Tapú Tetuanúi se sentía inmensamente feliz por cuanto hacía, y por el hecho de comprobar que su amada Maiana parecía prestarle más atención que a ningún otro de sus innumerables pretendientes, incluidos el animoso Vetea Pitó y el gigantesco Chimé de Farepíti.

— Estoy muy orgullosa de ti — le había susurrado la última vez que hicieron el amor junto a la playa —. Fuiste muy valiente al enfrentarte a ese bárbaro y mi padre asegura que antes de un año te invitarán a convertirte en «Arioi».

— No quiero ser «Arioi» — fue la respuesta —. Quiero que «Miti Matái» me enseñe a ser «Gran Navegante».

— «Miti Matái» se irá y probablemente no volverá — replicó dulcemente la muchacha —. Y para llegar a ser «Gran Navegante» hay que saber muchísimas cosas… ¡Demasiadas!

— ¿Te casarías conmigo si llego a ser «Gran Navegante»?

— Para entonces me habría convertido en una anciana incapaz de tener hijos — replicó ella al tiempo que le acariciaba amorosamente la comisura de los labios —. Pero si «Miti Matái» te acepta como discípulo, lo haré.

— ¿Es una promesa?

— Lo es — puntualizó Maiana con firmeza —. Y que Taaroa me haga engordar como un cerdo si no la cumplo.

— ¿Y me serás fiel aunque tenga que pasar meses en el mar?

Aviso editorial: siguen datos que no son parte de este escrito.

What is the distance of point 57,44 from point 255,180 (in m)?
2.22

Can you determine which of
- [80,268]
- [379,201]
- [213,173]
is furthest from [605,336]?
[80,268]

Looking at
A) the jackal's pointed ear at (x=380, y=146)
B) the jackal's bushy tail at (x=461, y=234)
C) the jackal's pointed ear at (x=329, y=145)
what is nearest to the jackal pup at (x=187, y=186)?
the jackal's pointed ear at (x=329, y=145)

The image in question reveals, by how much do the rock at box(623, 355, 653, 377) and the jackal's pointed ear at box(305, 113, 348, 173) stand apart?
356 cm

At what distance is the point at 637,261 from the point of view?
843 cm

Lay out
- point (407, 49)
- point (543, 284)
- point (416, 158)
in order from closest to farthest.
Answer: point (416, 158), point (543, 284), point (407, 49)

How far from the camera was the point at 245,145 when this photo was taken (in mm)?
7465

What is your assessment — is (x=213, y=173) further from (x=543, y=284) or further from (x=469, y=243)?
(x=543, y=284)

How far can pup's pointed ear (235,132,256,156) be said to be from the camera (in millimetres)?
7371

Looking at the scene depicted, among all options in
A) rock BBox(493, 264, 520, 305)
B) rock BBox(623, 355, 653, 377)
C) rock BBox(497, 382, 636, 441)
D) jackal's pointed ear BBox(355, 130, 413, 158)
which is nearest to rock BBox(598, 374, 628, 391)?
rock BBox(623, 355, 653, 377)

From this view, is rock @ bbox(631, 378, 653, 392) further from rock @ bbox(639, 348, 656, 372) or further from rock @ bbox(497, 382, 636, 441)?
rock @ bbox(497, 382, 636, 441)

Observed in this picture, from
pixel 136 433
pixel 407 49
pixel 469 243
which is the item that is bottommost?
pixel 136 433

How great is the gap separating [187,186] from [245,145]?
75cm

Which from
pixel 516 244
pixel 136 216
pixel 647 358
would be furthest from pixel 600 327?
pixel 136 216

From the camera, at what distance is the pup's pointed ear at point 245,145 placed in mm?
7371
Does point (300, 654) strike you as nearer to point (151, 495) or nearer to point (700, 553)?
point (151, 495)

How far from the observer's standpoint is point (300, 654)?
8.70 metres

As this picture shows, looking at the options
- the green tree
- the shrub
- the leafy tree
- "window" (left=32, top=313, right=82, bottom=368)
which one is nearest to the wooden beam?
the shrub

— ¿Sabes qué castigo reserva el dios Tané a la mujer que se atreve a engañar a un navegante? La envía por toda la eternidad a lo más profundo del océano; allí donde todo es frío, y tinieblas, y habitan los más espantosos monstruos que puedas imaginar. — Agitó la cabeza como desechando de plano tal posibilidad —. Y lo mismo hace con el hombre que osa acostarse con la esposa de un navegante. ¡No! — añadió convencida —. Si un día mi padre me entrega a ti, será para siempre.

Tapú Tetuanúi guardó silencio unos instantes, como regodeándose en la idea de que tal dicha pudiera llegar a concretarse, y al poco alzó el brazo señalando el grupo de estrellas que se encontraban justo sobre sus cabezas.

— Ésas de ahí son «Las Siete Viudas Locas» — dijo —. En esta época del año nacen en el punto en que se encuentra Fatu Hiva, en las Marquesas, y van a ocultarse sobre la gran isla sagrada de Rarotonga. — Hizo una nueva pausa para añadir en tono decidido —: Cuando sea «Navegante» te llevaré a la gran fiesta que se celebra allí cada ocho años. Hiro Tavaeárii estuvo una vez y asegura que acuden a ella gentes de todos los confines del universo.

— Sueñas demasiado — le hizo notar ella.

— Las estrellas me ayudan a soñar — fue la respuesta —. ¿Sabías que hay tantas islas en el mar como estrellas en el cielo? Y cada isla está reflejada en una de esas estrellas, que se detiene exactamente sobre ella en la media noche del primer día del año. Lo que hace falta, es saber cuál se detiene sobre cada cual. «Miti Matái» lo sabe.

— También el «Oripo» lo sabe — le hizo notar la muchacha.

— No — replicó Tapú Tetuanúi convencido —, el «Hombre-Memoria» lo recuerda, pero no lo sabe. Él conoce el nombre de las estrellas y el lugar por donde pasan, pero no es capaz de distinguirlas. Sólo «Miti Matái» conoce a todas las estrellas por su nombre y te puede señalar su recorrido.